65% das empresas do S&P 500 já mencionam IA em suas teleconferências de resultado. Não é surpresa — o que a BCG descobriu em um relatório publicado em 13 de agosto de 2026 é que falar de IA no resultado e capturar valor real dela são duas coisas cada vez mais distintas. A maioria das empresas está no primeiro grupo. Poucas estão no segundo. E o motivo não tem a ver com qual modelo elas usam.
O risco que não aparece no resultado do trimestre
A BCG batiza esse fenômeno de hollowing — esvaziamento. A receita continua entrando, o market share parece estável, mas a margem vai secando por baixo, de forma silenciosa, porque a IA generativa tornou trivial replicar exatamente o que antes era a vantagem de uma empresa: conhecimento especializado, análise sob medida, eficiência operacional. Quando qualquer concorrente compra acesso ao mesmo modelo e chega ao mesmo resultado, essa vantagem para de ser vantagem — vira custo de entrada no mercado, igual para todo mundo.
É um risco perigoso justamente porque não aparece onde a liderança costuma olhar primeiro. Receita e participação de mercado podem parecer saudáveis por trimestres seguidos enquanto a margem some — e quando o dado finalmente aparece na demonstração de resultado, o buraco já está feito.
A ferramenta nunca foi a vantagem
O erro de raciocínio mais comum é tratar “usar IA” como um diferencial competitivo. Não é, pela mesma razão que ter e-mail não é diferencial desde os anos 2000: quando uma capacidade fica acessível para qualquer concorrente pelo mesmo preço, ela deixa de diferenciar — só eleva o piso mínimo pra continuar competindo. O relatório da BCG é direto sobre isso: modelo de linguagem, geração de texto, análise automatizada — tudo isso está sendo comoditizado na velocidade em que os grandes provedores de nuvem investem (a própria BCG estima US$ 750 bilhões em capex de hyperscalers só em 2026) para tornar essas capacidades cada vez mais baratas e disponíveis.
Isso não é motivo pra não usar IA — é motivo pra parar de esperar que o simples uso dela produza vantagem. Duas empresas do mesmo setor, usando o mesmo modelo, para o mesmo tipo de tarefa, chegam a resultados praticamente idênticos.
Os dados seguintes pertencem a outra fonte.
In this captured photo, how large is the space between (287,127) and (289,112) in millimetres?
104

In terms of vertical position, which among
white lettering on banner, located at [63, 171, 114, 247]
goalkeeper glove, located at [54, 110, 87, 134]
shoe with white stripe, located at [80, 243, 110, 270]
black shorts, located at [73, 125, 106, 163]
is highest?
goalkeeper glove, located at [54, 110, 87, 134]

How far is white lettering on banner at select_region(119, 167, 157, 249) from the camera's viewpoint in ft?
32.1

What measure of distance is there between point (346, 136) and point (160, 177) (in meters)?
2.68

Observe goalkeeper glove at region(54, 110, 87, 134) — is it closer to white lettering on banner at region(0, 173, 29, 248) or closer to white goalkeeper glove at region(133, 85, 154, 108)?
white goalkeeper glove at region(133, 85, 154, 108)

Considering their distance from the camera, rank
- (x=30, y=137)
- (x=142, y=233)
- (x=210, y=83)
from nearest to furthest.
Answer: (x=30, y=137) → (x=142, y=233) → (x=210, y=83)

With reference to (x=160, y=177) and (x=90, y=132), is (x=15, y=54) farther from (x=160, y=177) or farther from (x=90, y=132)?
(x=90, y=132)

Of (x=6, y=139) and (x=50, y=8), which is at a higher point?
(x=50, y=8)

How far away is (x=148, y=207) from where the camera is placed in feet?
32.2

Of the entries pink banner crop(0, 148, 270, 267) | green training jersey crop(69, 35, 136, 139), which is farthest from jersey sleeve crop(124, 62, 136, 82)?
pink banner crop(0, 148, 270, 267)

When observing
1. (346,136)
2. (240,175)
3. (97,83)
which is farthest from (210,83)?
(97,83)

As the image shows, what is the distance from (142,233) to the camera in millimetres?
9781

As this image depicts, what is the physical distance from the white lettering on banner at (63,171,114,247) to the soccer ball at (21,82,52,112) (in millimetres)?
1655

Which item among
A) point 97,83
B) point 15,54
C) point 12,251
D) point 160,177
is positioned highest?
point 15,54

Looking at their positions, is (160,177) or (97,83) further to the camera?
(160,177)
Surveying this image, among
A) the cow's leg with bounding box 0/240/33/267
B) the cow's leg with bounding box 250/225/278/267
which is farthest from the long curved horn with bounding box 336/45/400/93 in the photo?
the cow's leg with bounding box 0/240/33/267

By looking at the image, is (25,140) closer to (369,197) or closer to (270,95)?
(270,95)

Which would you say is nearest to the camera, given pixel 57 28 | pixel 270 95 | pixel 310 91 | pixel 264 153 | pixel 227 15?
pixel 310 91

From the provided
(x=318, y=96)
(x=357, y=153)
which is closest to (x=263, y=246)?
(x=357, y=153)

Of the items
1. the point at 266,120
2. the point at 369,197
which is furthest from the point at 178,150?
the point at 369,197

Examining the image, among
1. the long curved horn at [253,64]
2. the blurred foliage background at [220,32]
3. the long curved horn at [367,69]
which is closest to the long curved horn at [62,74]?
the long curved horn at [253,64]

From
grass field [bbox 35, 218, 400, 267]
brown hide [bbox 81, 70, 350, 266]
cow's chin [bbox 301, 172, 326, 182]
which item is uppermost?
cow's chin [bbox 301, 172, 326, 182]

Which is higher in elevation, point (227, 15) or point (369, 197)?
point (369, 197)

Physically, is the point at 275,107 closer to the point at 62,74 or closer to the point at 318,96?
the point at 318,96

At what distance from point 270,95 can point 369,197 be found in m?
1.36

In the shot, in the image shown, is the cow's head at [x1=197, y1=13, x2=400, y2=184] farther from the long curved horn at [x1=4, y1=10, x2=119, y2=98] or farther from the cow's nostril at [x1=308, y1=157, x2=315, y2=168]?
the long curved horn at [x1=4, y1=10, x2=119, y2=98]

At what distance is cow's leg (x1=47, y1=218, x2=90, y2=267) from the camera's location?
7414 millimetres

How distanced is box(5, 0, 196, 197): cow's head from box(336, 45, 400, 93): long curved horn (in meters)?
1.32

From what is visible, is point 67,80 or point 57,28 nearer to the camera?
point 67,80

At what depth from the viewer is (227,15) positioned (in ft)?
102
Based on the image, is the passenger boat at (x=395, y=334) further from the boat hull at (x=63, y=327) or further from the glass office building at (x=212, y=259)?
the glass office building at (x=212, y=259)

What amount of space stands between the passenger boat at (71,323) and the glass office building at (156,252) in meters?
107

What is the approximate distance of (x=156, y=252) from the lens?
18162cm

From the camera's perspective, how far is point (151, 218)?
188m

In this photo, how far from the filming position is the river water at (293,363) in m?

A vantagem, se existir, precisa estar em outro lugar.
O que separa quem ganha margem de quem só empata
A BCG identifica um padrão nas empresas que continuam capturando valor mesmo com a IA comoditizada: elas têm algum ativo que se acumula com o uso, em vez de ficar estático. O exemplo que o relatório usa é a Visa, que processa 257 bilhões de transações por ano — cada transação processada deixa a rede um pouco mais difícil de replicar, porque o dado que ela gera não existe em lugar nenhum fora dali. Um concorrente pode comprar o mesmo modelo de IA que a Visa usa. Não pode comprar 257 bilhões de transações históricas de uma tacada só.
Do outro lado, o relatório descreve exatamente o perfil mais comum de empresa vulnerável: conhecimento e expertise fáceis de replicar por um modelo genérico, dado estático que não cresce com o uso, excelência operacional sem nenhuma barreira estrutural por trás dela. Não é sobre tamanho de empresa — é sobre se o que ela sabe fazer hoje pode ser copiado por qualquer concorrente com acesso à mesma IA, ou se depende de algo específico daquela operação que ninguém mais tem.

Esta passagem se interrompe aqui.